Sadly, not the chaotic kiss-off we were hoping for. Dingwalls, London (August 26)

All farewells should be sudden. And covered in sick. That’s the way BYOP should’ve gone out: riding their self-immolatory tendencies to their logical conclusion and busting the historic hole in space-time the fans who’ve packed Dingwalls are pining for. And that’s judging by tonight’s several premature stage invasions, each more frantic than the last.

The signs were good. A couple of weeks back at Reading Festival, after BYOP had spent 30 minutes falling apart onstage, singer Jemina had to literally prop up bassist Nathan while they were watching Vampire Weekend. Later, he retired to their dressing room with yet more booze. Whereupon he wet himself. Rock. And Roll.

After they announced they were splitting up, it seemed logical that a band who once hosted a food fight gig would wind down the whole roadshow in a gruesomely amusing way. By the time they were ready to begin, the Pets were already borrowing a drumkit from The Hot Melts, having trashed their own the previous evening. But it wasn’t to be. Instead of going out with either a bang or a thunk, BYOP ended as they began: an OK, slightly-ragged band with half a dozen songs you wouldn’t kick out of bed.

Jemina jitters. Her colleagues rawk shirtlessly. The producer of both their albums, Steven McDonald, ends up onstage for one song. They give a shout out to their record label, rip through a – by their standards – lengthy setlist with due diligence, end on ‘Super Soaked’, then retire to their dressing room to drink label champagne, look at Polaroids of themselves and talk about the future. “If you find a shoe, it’s mine,” informs one uni-shod girl, raking through the front-of-stage effluvia.

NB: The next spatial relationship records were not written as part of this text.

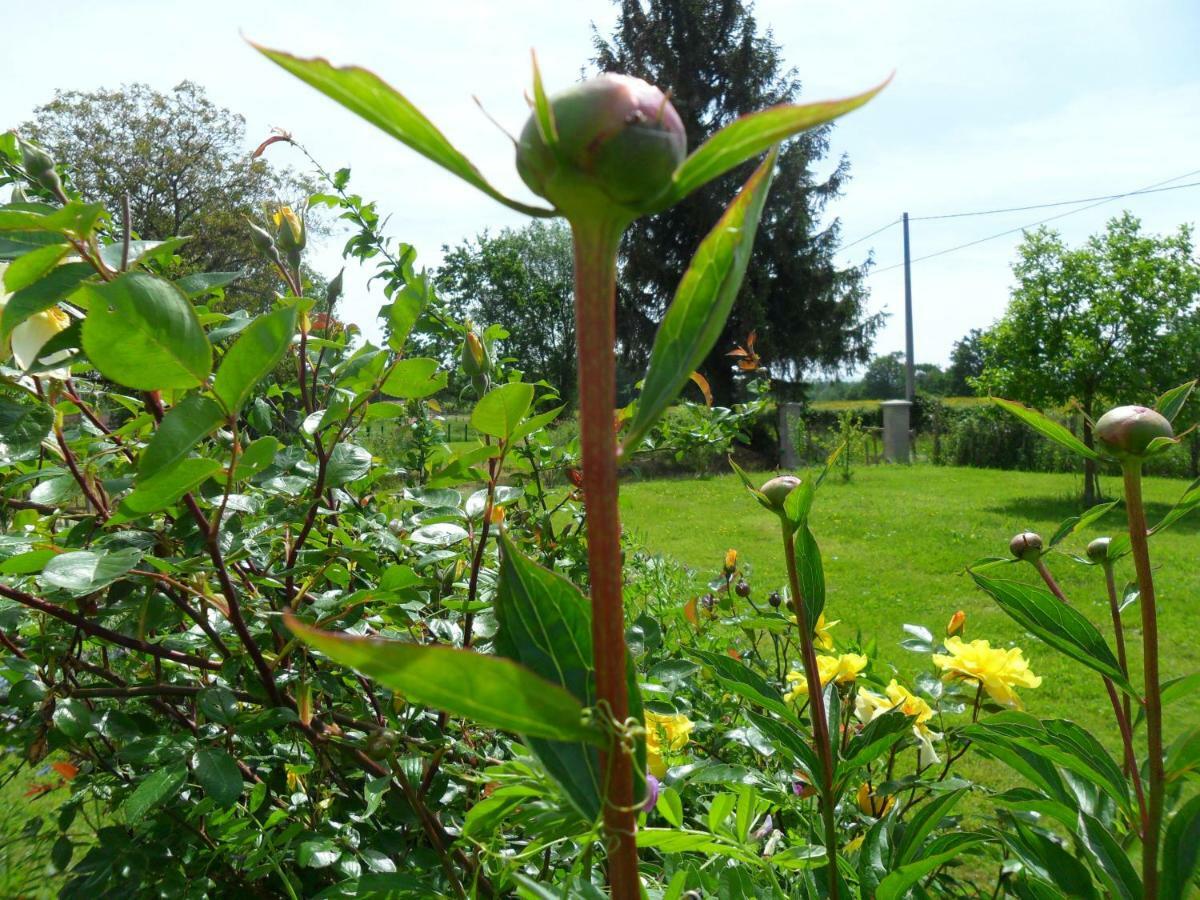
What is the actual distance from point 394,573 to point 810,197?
1958 cm

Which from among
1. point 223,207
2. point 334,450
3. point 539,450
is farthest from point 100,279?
point 223,207

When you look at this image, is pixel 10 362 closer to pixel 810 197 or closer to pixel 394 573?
pixel 394 573

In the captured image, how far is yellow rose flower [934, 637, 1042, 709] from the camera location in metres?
1.11

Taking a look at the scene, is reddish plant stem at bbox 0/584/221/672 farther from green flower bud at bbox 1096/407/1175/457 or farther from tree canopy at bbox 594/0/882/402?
tree canopy at bbox 594/0/882/402

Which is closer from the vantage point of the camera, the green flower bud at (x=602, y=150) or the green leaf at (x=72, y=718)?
the green flower bud at (x=602, y=150)

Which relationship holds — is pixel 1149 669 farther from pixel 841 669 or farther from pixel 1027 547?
pixel 841 669

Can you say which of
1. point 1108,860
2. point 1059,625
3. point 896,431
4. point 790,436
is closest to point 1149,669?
point 1059,625

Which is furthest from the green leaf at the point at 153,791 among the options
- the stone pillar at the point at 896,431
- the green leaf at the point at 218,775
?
the stone pillar at the point at 896,431

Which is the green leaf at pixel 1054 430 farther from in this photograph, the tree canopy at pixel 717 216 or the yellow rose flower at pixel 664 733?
the tree canopy at pixel 717 216

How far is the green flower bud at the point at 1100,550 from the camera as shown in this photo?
2.21 ft

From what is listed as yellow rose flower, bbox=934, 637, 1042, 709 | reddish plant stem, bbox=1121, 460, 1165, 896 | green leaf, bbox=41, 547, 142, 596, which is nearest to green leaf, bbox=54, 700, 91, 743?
green leaf, bbox=41, 547, 142, 596

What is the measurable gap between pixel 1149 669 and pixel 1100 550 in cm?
21

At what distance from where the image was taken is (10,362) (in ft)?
2.23

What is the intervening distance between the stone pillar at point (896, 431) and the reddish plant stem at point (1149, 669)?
15.8m
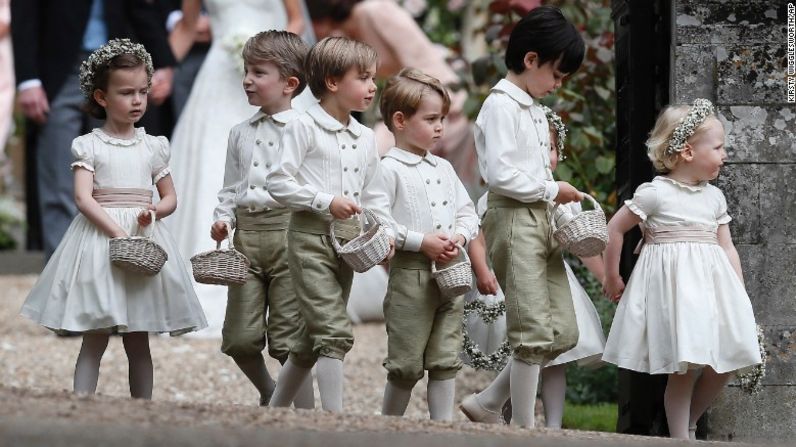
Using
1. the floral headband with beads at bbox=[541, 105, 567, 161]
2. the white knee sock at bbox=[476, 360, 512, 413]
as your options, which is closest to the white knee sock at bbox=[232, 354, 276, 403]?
the white knee sock at bbox=[476, 360, 512, 413]

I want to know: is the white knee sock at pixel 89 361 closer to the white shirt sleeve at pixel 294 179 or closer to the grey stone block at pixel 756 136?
the white shirt sleeve at pixel 294 179

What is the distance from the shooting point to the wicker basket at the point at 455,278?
5.40 meters

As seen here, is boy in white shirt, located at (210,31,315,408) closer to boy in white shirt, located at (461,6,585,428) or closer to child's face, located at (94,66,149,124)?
child's face, located at (94,66,149,124)

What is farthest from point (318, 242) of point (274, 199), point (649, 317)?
point (649, 317)

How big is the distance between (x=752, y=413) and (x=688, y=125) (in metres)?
1.02

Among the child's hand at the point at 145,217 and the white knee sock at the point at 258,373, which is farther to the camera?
the white knee sock at the point at 258,373

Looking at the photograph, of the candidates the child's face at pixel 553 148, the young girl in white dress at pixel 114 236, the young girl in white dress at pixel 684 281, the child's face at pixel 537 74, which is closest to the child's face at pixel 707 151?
the young girl in white dress at pixel 684 281

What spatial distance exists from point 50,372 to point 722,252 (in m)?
3.88

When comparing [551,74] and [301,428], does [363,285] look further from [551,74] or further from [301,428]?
[301,428]

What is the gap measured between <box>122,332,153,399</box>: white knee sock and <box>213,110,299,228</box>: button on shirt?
497 millimetres

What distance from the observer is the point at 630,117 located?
6.07 metres

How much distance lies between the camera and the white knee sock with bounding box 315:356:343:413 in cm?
540

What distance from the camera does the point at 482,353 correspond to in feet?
19.9

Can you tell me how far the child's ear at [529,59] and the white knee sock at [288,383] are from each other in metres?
1.24
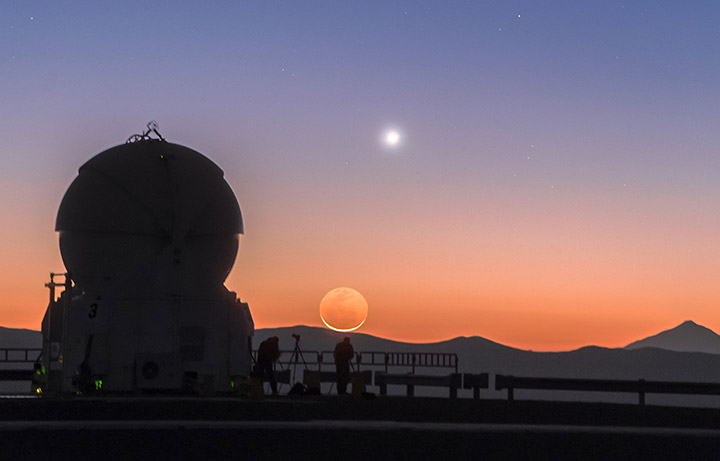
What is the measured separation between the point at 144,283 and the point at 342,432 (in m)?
15.9

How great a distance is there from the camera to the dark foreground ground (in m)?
14.0

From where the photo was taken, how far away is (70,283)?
3017cm

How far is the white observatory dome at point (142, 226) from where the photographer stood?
103 ft

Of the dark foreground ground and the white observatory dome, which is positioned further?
the white observatory dome

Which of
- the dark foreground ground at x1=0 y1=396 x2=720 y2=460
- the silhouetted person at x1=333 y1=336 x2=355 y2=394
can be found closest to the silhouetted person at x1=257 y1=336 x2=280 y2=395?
the silhouetted person at x1=333 y1=336 x2=355 y2=394

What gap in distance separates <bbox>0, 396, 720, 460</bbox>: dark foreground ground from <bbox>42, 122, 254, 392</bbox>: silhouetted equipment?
615 cm

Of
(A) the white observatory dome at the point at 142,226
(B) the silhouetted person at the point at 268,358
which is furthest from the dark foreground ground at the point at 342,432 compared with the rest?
(B) the silhouetted person at the point at 268,358

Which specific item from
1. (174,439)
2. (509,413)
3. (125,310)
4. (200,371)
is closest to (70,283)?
(125,310)

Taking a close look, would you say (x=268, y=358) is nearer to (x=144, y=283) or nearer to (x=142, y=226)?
(x=144, y=283)

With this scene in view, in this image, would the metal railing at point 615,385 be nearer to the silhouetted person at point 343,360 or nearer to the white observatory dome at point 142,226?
Result: the silhouetted person at point 343,360

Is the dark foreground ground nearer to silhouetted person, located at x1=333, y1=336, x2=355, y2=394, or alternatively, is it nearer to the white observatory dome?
the white observatory dome

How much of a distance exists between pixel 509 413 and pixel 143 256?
42.9 feet

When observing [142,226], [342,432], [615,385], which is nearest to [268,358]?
[142,226]

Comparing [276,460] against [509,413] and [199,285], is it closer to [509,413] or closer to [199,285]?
[509,413]
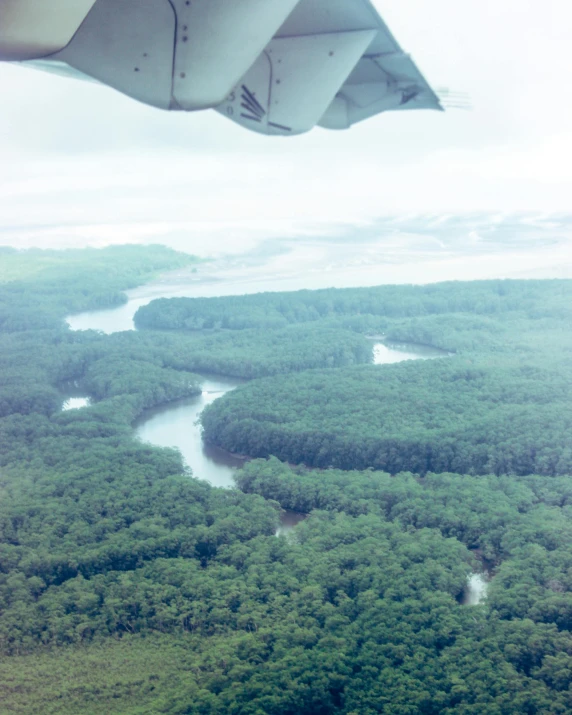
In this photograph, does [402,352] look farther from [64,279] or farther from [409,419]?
[64,279]

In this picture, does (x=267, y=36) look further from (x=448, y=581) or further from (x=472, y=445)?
(x=472, y=445)

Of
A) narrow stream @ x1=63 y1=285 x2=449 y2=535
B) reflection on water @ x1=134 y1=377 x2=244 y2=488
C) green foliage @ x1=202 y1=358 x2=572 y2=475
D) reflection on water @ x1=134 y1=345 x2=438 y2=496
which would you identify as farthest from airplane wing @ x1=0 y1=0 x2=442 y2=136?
green foliage @ x1=202 y1=358 x2=572 y2=475

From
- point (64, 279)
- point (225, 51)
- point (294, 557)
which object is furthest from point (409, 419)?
point (64, 279)

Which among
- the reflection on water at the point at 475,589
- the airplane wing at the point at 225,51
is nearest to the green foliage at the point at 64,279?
the reflection on water at the point at 475,589

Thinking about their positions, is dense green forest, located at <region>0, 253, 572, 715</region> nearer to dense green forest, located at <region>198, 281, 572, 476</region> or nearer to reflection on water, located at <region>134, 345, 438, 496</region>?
dense green forest, located at <region>198, 281, 572, 476</region>

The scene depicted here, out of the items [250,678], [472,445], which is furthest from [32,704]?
[472,445]

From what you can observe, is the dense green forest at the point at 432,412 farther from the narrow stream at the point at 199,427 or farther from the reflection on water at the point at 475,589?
the reflection on water at the point at 475,589

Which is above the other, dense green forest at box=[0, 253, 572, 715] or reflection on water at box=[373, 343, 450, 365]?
dense green forest at box=[0, 253, 572, 715]
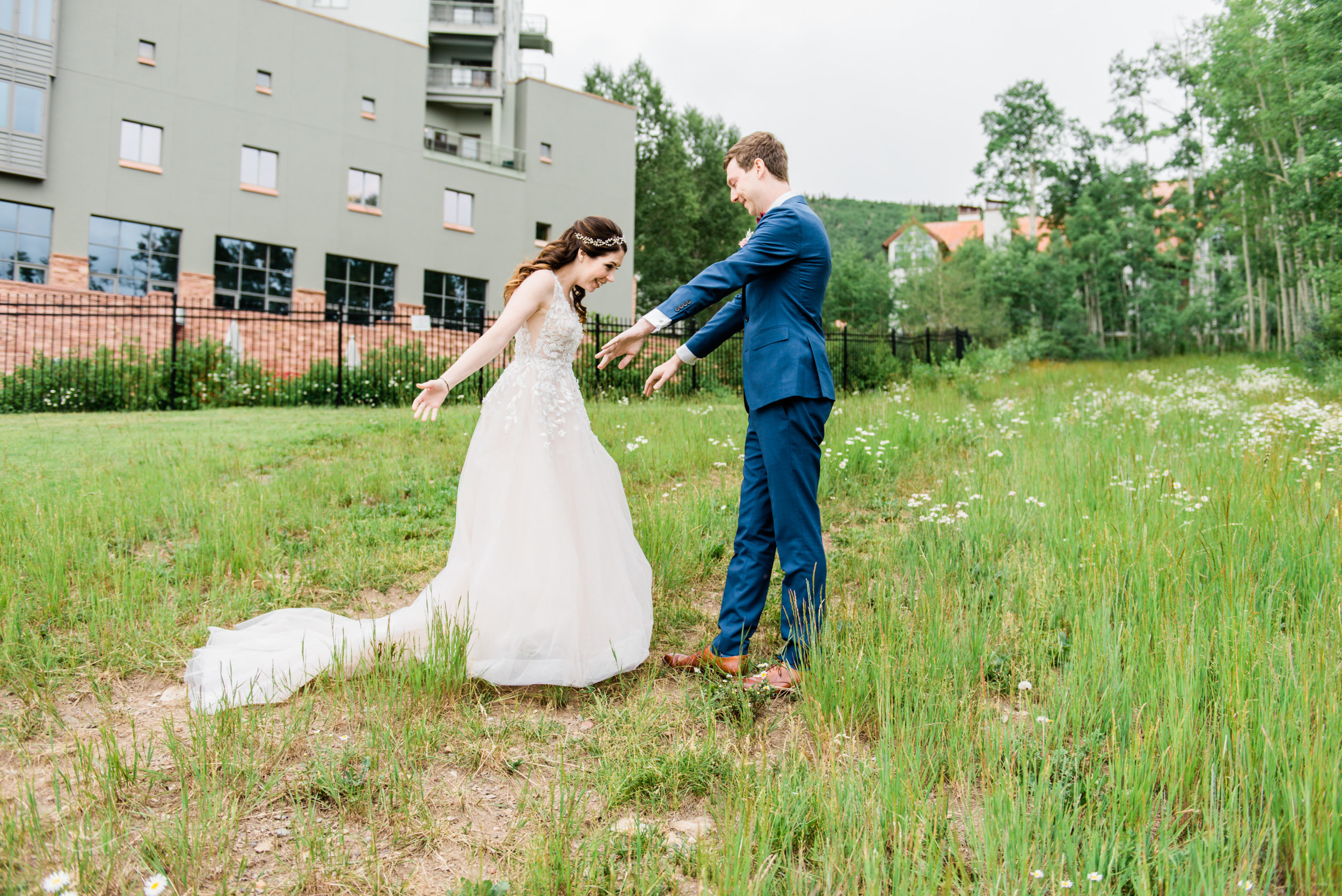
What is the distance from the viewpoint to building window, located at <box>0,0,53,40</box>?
22484 millimetres

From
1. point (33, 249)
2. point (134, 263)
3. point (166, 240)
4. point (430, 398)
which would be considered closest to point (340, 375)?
point (430, 398)

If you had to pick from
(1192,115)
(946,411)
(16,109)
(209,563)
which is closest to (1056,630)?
(209,563)

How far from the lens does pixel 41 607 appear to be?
13.3 feet

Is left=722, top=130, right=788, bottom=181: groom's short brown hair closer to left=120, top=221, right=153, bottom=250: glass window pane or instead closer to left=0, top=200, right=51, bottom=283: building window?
left=0, top=200, right=51, bottom=283: building window

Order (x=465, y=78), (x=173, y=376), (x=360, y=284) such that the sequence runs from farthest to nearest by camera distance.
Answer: (x=465, y=78), (x=360, y=284), (x=173, y=376)

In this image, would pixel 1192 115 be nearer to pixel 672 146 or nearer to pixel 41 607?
pixel 672 146

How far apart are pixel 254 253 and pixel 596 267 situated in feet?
91.2

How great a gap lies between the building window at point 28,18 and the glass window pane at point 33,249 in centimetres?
592

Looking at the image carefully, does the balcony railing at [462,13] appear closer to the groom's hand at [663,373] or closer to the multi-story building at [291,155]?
the multi-story building at [291,155]

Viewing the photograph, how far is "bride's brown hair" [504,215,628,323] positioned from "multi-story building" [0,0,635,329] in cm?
1525

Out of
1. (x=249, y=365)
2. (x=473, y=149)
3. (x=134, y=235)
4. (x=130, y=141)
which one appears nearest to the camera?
(x=249, y=365)

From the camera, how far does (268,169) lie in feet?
89.8

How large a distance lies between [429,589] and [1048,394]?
1126 centimetres

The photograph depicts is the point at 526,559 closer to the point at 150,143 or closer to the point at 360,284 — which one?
the point at 150,143
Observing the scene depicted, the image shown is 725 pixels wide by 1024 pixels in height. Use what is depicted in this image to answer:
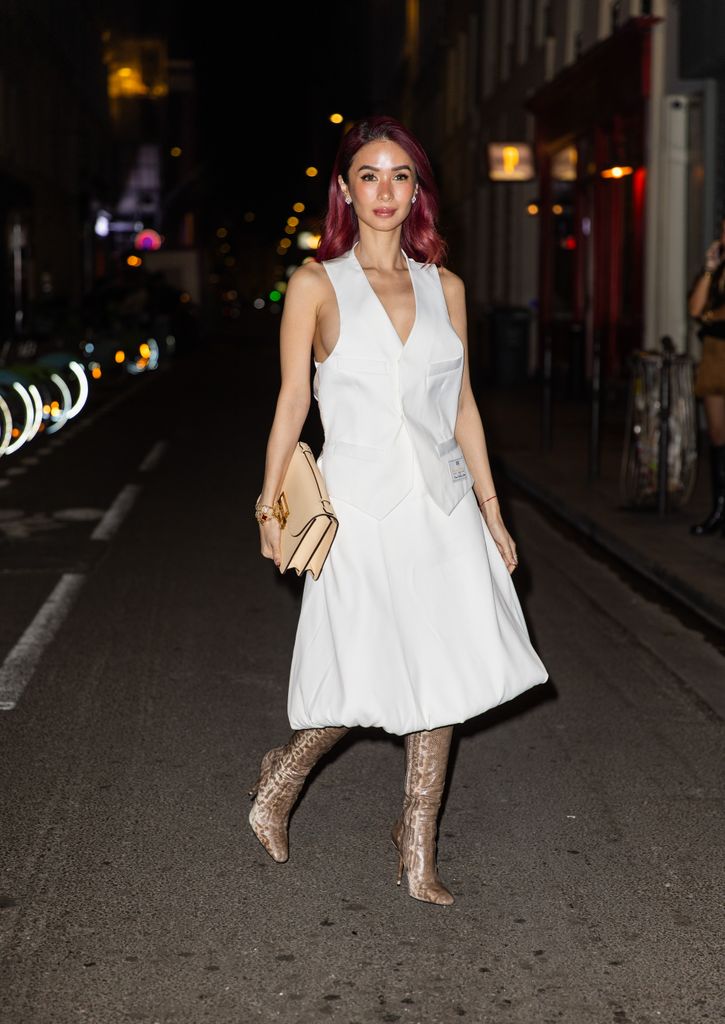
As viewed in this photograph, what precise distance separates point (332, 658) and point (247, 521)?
749cm

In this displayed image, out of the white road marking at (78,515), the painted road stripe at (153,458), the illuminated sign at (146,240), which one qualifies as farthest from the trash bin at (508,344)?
the illuminated sign at (146,240)

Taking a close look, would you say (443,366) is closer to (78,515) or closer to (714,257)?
(714,257)

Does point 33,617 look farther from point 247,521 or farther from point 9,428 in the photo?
point 9,428

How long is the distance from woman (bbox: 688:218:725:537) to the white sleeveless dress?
19.1 feet

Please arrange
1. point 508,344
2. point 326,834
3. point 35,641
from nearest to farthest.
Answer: point 326,834 → point 35,641 → point 508,344

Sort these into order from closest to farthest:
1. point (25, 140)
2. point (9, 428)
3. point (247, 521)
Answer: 1. point (247, 521)
2. point (9, 428)
3. point (25, 140)

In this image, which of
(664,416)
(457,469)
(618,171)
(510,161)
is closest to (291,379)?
(457,469)

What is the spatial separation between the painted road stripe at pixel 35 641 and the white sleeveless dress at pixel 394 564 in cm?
258

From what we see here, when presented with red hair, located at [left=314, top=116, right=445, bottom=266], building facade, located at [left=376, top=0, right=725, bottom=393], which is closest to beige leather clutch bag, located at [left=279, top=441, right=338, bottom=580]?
red hair, located at [left=314, top=116, right=445, bottom=266]

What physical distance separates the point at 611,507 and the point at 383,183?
295 inches

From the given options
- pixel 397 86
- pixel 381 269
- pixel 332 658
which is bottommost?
pixel 332 658

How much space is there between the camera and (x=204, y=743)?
554 centimetres

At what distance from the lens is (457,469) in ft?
13.2

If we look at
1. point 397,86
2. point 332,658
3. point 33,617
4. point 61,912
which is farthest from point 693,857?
point 397,86
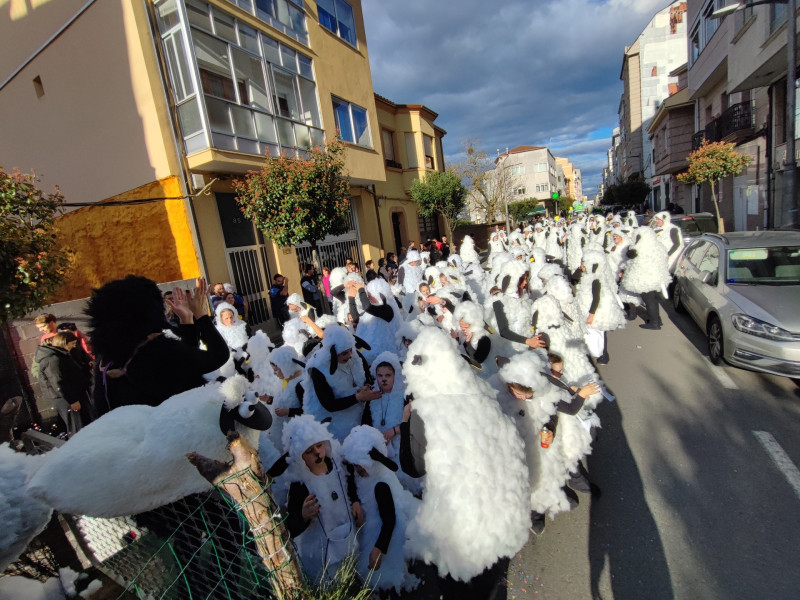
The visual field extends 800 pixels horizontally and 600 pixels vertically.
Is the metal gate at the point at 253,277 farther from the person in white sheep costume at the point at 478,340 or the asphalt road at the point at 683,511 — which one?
the asphalt road at the point at 683,511

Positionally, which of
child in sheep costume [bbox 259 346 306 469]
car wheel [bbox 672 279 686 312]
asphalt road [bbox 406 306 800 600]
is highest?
child in sheep costume [bbox 259 346 306 469]

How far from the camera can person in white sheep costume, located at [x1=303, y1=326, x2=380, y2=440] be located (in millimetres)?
3270

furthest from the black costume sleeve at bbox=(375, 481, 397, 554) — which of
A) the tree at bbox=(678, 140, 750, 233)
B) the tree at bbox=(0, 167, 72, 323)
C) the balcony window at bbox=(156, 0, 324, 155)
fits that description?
the tree at bbox=(678, 140, 750, 233)

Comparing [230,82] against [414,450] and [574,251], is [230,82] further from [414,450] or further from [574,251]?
[414,450]

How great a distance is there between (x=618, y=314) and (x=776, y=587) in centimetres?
338

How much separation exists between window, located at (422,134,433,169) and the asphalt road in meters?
19.5

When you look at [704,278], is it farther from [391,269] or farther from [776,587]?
[391,269]

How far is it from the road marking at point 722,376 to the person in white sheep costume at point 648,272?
64.3 inches

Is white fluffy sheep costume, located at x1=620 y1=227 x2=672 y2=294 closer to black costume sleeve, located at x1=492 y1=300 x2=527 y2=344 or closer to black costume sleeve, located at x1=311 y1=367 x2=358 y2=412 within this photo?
black costume sleeve, located at x1=492 y1=300 x2=527 y2=344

“We think it’s time for all of us to stretch ourselves in new directions,” a sweaty Jemina asserts backstage. “They all hate each other,” insiders tell us outside. Was it not always so? The ex-BYOP head out to a karaoke bar. Their fans head home for the last time. The fragile knot of people and histories that comprised this band at last begins to loosen. It doesn’t really matter.